── Record list ──
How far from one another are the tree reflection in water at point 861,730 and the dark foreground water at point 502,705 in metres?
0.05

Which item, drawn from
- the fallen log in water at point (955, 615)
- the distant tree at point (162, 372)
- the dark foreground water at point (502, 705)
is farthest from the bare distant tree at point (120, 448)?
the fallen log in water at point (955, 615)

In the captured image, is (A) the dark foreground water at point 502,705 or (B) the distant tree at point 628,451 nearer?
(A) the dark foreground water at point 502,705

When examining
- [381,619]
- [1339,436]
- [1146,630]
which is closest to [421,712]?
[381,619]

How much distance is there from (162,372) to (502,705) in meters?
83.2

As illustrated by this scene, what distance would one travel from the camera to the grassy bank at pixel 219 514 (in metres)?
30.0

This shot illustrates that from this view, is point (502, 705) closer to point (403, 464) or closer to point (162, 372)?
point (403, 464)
───
── Record list ──
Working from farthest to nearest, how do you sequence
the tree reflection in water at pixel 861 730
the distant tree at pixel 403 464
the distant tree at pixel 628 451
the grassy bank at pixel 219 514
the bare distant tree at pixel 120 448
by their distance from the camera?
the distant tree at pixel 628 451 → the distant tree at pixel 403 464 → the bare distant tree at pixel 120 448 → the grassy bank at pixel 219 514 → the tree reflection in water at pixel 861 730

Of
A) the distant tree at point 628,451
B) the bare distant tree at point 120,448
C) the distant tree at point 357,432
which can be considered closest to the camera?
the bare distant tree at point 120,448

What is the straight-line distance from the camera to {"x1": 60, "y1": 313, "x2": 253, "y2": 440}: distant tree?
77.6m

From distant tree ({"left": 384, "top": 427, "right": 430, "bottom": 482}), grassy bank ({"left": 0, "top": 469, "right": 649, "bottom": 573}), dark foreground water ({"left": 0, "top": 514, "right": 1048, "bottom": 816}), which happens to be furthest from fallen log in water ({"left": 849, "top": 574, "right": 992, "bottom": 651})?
───
=== Requirements ===
Locate every line in the items above that contains the string "farthest", and copy each of those lines. Case counts.

=== Solution to this exercise ===
is farthest from the bare distant tree at point (120, 448)?
Working from farthest to nearest, how do you sequence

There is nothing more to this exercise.